On se souvient du scandale d’Alstom où on retrouvait le chantage des Etats-Unis,
mais aussi cette corruption latente de l’élite de notre pays[5]. Ces
derniers temps Bercy a validé la vente de LMB Aerospace à l’américain Loar
Group, en passant outre l’avis de la DGA... et sans entrée de Bpifrance au
capital. Cette énième affaire, certainement conclue avec quelques millions
versés à des corrompus, élus et lobbyistes, comme dans l’affaire Alstom, sera
malheureusement vite oubliée. C’est la crapule Roland Lescure, médiocre
magouilleur macronien et ministre de l’économie, qui a validé ce pillage. La mallette
de billets est parfois préférée à la logique du gros bâton. Il y a encore
quelques années, la France était la deuxième puissance industrielle de l’Union
européenne, quand il y avait encore les Britanniques, aujourd’hui, elle est
loin derrière l’Allemagne, l’Italie et même le Royaume uni.
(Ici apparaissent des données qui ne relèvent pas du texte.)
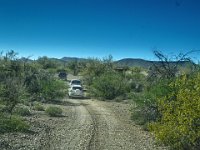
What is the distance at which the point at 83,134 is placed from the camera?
58.0 feet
De Gaulle avait a
juste titre pointé que les Etats-Unis étaient nos ennemis. Manifestement ils ont
remporté la guerre avec la complicité de nos politiciens corrompus. Et les
prétendants à la succession de Macron ne semblent pas prêts à changer de
direction dans la soumission.
[1] https://www.reuters.com/world/us/trumps-immigration-approval-drops-record-low-reutersipsos-poll-finds-2026-01-26/
[2] https://www.lemonde.fr/international/article/2026/01/30/comment-minneapolis-en-faisant-preuve-d-unite-s-est-transformee-en-bourbier-pour-donald-trump_6664698_3210.html
[3] https://www.lemonde.fr/international/article/2026/01/29/il-ne-reste-plus-qu-a-s-en-aller-a-cuba-la-vie-devenue-impossible_6664545_3210.html?search-type=classic&ise_click_rank=1
[4] https://www.lemonde.fr/international/article/2026/01/11/donald-trump-menace-cuba-la-havane-dit-se-preparer-prete-a-defendre-la-patrie_6661392_3211.html?search-type=classic&ise_click_rank=3
[5]
Frédéric Pierucci, Le piège américain, Jean-Claude Lattès, 2019.